Mukesh Ambani’s Reliance to acquire dozens of brands in $6.5bn consumer goods game: report | Techno Glob

Reliance, led by Indian billionaire Mukesh Ambani, plans to build a portfolio of 50-60 grocery, household and personal-care brands within six months and is hiring an army of distributors to take them to mom-and-pop stores. et-pop and the biggest outlets across the nation, the sources added.

The consumer goods push under a vertical named Reliance Retail Consumer Brands will add to Ambani’s brick-and-mortar store network of more than 2,000 grocery stores and the continued expansion of “JioMart” e-commerce operations in the market. nearly $900 billion Indian retailer, one of the largest in the world.

Reliance is in the final stages of negotiations with about 30 popular niche local consumer brands to acquire them entirely or form joint venture partnerships for sales, the first source familiar with its business planning said.

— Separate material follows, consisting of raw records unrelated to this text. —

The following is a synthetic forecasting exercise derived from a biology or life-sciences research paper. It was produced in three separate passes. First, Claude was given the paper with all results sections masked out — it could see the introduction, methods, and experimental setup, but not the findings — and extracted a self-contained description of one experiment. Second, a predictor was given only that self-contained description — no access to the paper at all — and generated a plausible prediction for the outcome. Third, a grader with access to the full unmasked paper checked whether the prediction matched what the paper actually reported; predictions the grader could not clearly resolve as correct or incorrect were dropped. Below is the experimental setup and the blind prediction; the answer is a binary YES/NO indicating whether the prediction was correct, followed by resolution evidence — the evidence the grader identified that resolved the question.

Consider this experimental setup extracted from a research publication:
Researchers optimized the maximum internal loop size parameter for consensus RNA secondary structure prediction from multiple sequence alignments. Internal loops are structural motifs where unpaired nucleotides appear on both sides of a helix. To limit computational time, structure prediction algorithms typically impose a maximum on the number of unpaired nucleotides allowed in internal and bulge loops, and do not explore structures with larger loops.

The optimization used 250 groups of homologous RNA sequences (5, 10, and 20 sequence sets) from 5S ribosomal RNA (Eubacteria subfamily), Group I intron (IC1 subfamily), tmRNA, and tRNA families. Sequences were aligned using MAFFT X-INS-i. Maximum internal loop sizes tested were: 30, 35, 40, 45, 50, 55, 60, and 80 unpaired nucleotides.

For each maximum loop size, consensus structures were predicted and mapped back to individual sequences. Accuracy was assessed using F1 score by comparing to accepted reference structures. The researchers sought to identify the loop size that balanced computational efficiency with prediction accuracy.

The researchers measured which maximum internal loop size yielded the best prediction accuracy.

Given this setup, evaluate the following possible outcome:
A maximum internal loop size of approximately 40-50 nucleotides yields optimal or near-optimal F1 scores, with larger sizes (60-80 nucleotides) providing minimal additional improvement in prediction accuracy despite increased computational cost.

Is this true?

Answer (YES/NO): YES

The total investment planned by the company to acquire brands is unclear, but the second source said Reliance has set a target of reaching 500 billion rupees ($6.5 billion) in annual sales. of the company within five years.

“Reliance is going to become a brand house. It’s an inorganic game,” the person said.

Reliance did not respond to a request for comment.

With the new business plan, Reliance seeks to challenge some of the world’s largest consumer groups, such as Nestle, Unilever, PepsiCo Inc and Coca-Cola, which have operated in India for decades, the sources said.

It is a daunting task, however, to beat such well-established foreign companies that have their own manufacturing units in India and thousands of distributors selling their world famous products like Pond’s creams or Maggi noodles across the vast country of 1.4 billion people.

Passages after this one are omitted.